*Extract to read:*
______________________________
This post takes a look at some of the interesting bits of helping id Software with their DOOM® Vulkan™ effort, from the perspective of AMD’s Game Engineering Team, and relaying critical tips which can help others working on Vulkan.
DOOM has the right combination of a mixed Forward and Deferred graphics pipeline which makes it amenable to high frame rates when GPU-bound. Also DOOM has 4:3 aspect ratio support. I knew that Vulkan would enable me to play this game at a V-Synced 160 Hz without missing frames on my CRT TV for the ultimate in low-latency no-jitter perfect-motion twitch experience. So I jumped on the opportunity to help make that happen, and got the ultimate reward, ability to play through the game in that configuration using a custom driver display setting on my Radeon™ Fury X based development box (photo above).
Thanks again to Billy Khan, Robert Duffy, and id Software for hosting us to help on-site, and to Axel Gneiting, Jean Geffroy, and Tiago Sousa, for making a stunning Vulkan path in DOOM.
Why Vulkan for a PC Game?
Axel Gneiting’s response in the DSOGaming DOOM Tech Interview highlights the key points:
“On the tools side there is very good Vulkan support in RenderDoc now, which covers most of our debugging needs. We choose Vulkan, because it allows us to support Windows 7 and 8, which still have significant market share and would be excluded with DirectX® 12. On top of that Vulkan has an extension mechanism that allows us to work very closely with GPU vendors to do very specific optimizations for each hardware.”
______________________________
*Extracted entries:*
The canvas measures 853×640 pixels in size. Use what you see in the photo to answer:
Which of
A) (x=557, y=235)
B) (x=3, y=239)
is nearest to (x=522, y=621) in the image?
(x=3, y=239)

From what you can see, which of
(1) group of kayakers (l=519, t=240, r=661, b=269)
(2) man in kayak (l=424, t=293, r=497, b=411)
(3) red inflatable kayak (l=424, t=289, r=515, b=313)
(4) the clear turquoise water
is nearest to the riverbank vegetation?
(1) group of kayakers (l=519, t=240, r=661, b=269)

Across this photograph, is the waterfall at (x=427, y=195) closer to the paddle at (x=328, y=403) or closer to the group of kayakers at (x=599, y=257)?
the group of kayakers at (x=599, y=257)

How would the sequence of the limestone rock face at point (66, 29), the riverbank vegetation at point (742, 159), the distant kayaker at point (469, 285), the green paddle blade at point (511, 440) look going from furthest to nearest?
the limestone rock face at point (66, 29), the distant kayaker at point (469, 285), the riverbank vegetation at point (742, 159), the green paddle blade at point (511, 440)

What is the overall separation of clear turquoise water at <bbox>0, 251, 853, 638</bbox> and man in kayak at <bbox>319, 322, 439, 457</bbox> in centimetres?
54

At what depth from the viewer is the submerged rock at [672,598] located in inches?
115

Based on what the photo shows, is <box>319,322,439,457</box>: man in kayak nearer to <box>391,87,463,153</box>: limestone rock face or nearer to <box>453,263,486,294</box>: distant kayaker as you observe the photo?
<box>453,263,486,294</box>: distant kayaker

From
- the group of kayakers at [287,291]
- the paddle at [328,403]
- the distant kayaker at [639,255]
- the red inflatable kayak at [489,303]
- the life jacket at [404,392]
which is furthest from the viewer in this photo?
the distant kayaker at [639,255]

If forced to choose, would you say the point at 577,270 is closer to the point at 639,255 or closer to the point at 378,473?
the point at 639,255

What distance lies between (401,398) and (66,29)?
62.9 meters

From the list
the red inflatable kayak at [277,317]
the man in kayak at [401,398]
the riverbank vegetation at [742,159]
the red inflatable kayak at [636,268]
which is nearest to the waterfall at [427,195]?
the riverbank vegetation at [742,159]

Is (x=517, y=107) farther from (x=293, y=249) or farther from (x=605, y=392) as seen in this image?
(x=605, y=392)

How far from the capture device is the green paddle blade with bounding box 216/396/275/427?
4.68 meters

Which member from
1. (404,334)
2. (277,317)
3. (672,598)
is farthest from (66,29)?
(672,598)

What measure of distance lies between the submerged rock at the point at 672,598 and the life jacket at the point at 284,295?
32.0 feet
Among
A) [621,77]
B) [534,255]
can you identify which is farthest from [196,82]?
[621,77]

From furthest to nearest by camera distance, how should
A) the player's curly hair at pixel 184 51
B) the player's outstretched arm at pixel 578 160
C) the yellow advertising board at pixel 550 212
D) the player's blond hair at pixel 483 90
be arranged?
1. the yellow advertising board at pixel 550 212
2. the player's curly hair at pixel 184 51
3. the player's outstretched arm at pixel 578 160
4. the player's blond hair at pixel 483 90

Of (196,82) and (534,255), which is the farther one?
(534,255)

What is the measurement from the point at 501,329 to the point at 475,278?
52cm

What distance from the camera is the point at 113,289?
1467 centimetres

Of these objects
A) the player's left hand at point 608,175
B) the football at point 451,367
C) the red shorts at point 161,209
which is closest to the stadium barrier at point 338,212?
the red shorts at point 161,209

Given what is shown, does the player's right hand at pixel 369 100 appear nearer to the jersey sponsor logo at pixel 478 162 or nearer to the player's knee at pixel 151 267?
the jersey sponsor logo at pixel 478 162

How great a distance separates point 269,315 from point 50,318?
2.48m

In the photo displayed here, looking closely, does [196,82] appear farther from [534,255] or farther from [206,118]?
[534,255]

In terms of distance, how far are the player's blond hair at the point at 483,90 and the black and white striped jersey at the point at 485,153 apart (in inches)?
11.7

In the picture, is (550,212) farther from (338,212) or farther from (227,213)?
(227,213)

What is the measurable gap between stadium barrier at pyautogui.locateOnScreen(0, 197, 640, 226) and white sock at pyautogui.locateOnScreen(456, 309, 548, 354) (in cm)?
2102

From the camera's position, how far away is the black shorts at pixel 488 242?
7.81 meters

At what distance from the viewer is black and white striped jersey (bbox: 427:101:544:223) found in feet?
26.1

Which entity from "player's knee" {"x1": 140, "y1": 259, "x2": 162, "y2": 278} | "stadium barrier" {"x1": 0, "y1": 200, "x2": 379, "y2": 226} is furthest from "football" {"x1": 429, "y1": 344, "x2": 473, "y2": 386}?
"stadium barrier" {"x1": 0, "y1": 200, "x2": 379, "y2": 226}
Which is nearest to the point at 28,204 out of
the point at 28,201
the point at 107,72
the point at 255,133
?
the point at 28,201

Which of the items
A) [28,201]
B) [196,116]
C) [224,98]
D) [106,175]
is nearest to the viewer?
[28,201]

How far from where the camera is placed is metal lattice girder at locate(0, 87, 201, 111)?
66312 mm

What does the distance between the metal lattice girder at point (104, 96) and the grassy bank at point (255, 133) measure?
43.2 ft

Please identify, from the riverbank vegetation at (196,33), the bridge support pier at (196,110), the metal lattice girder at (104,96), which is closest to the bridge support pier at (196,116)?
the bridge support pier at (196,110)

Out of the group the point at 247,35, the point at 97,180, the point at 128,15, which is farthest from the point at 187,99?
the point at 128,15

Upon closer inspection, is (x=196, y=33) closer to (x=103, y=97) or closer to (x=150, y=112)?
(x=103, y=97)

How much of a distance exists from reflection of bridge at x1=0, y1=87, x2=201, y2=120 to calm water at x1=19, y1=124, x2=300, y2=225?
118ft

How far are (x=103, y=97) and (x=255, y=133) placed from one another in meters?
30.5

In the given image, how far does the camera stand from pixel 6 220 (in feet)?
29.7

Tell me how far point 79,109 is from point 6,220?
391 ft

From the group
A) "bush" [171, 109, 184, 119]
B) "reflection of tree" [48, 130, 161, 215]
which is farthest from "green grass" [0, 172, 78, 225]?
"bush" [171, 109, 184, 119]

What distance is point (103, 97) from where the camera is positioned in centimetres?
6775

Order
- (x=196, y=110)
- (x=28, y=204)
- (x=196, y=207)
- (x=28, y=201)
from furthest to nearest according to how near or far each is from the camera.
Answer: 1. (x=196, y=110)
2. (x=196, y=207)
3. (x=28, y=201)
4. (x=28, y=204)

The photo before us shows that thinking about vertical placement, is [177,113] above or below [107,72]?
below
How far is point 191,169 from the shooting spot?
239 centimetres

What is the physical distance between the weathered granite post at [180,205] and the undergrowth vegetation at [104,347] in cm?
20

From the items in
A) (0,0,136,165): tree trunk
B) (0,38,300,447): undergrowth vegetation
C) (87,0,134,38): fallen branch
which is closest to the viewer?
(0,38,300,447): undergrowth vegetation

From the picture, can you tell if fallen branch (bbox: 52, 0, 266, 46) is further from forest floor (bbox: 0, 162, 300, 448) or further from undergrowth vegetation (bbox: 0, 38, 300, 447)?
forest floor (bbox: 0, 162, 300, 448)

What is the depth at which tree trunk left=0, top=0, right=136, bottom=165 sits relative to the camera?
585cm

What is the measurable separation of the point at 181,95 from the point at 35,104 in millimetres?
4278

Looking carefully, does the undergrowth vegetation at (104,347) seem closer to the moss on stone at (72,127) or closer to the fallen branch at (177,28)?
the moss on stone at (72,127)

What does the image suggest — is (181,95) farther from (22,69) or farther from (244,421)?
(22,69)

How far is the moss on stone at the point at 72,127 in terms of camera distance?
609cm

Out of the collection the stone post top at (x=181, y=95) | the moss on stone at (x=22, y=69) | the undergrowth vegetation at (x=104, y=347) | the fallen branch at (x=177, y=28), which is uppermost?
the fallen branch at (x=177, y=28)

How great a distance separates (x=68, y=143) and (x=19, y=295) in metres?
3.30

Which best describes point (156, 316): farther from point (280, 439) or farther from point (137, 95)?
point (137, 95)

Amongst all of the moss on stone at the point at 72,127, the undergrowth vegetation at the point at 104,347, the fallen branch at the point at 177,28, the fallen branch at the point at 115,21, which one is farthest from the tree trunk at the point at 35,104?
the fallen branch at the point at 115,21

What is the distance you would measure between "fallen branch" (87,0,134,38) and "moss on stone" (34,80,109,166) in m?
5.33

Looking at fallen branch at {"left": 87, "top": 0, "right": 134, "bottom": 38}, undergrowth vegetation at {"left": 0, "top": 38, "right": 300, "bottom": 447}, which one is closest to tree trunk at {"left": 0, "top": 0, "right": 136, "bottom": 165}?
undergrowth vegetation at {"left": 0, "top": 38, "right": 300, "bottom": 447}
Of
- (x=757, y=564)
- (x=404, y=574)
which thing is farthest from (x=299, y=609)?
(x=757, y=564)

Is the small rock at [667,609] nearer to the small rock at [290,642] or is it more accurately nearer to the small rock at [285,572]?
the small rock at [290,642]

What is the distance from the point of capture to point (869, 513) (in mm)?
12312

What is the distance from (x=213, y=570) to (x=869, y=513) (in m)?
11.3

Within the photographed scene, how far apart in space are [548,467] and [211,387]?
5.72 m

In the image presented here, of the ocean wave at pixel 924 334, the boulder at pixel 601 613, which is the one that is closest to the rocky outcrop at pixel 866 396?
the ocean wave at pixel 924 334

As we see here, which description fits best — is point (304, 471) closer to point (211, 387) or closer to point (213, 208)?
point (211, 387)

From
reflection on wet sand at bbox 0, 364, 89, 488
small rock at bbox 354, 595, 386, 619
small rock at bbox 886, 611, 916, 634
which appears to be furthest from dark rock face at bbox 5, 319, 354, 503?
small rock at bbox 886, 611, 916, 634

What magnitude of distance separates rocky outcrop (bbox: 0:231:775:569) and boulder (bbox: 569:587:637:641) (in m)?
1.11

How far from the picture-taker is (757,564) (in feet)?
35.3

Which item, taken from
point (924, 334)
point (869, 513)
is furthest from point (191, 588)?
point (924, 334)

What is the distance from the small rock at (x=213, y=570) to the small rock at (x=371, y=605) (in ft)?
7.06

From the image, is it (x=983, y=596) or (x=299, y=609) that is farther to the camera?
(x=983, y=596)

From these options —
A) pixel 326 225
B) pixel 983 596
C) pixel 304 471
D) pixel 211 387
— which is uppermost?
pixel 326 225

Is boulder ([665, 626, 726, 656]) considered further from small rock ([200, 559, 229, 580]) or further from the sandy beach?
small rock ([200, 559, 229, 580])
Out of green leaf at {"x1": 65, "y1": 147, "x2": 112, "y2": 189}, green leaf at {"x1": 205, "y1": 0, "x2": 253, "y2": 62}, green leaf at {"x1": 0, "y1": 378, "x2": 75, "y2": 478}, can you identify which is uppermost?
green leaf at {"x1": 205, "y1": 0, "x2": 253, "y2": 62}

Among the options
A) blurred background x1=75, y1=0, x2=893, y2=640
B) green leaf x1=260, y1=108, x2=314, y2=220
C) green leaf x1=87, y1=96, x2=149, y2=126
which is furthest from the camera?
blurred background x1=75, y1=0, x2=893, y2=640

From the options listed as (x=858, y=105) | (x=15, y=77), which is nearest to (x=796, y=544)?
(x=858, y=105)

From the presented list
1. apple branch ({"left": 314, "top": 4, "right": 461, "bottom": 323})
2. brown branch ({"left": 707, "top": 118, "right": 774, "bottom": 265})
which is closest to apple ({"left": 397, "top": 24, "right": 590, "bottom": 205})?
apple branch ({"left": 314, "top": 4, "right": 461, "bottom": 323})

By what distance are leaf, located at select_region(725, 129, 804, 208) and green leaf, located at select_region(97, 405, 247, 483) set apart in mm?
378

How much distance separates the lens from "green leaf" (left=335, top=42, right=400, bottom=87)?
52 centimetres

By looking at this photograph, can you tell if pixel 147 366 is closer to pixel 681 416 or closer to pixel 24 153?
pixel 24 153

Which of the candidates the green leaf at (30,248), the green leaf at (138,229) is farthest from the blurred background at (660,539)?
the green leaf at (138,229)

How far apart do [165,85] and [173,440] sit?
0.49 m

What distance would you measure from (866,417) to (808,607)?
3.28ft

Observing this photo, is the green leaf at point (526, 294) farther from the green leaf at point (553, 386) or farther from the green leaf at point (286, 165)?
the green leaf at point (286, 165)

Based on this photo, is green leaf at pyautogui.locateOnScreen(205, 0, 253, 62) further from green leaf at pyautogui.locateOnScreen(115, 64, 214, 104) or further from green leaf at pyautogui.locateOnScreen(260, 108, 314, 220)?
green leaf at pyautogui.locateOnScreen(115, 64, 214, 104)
______________________________
*Given task:*
Transcribe the DOOM Vulkan post word for word, from "This post takes" down to "box (photo above).". The entries have no connection to the DOOM Vulkan post.

*Result of the task:*
This post takes a look at some of the interesting bits of helping id Software with their DOOM® Vulkan™ effort, from the perspective of AMD’s Game Engineering Team, and relaying critical tips which can help others working on Vulkan.
DOOM has the right combination of a mixed Forward and Deferred graphics pipeline which makes it amenable to high frame rates when GPU-bound. Also DOOM has 4:3 aspect ratio support. I knew that Vulkan would enable me to play this game at a V-Synced 160 Hz without missing frames on my CRT TV for the ultimate in low-latency no-jitter perfect-motion twitch experience. So I jumped on the opportunity to help make that happen, and got the ultimate reward, ability to play through the game in that configuration using a custom driver display setting on my Radeon™ Fury X based development box (photo above).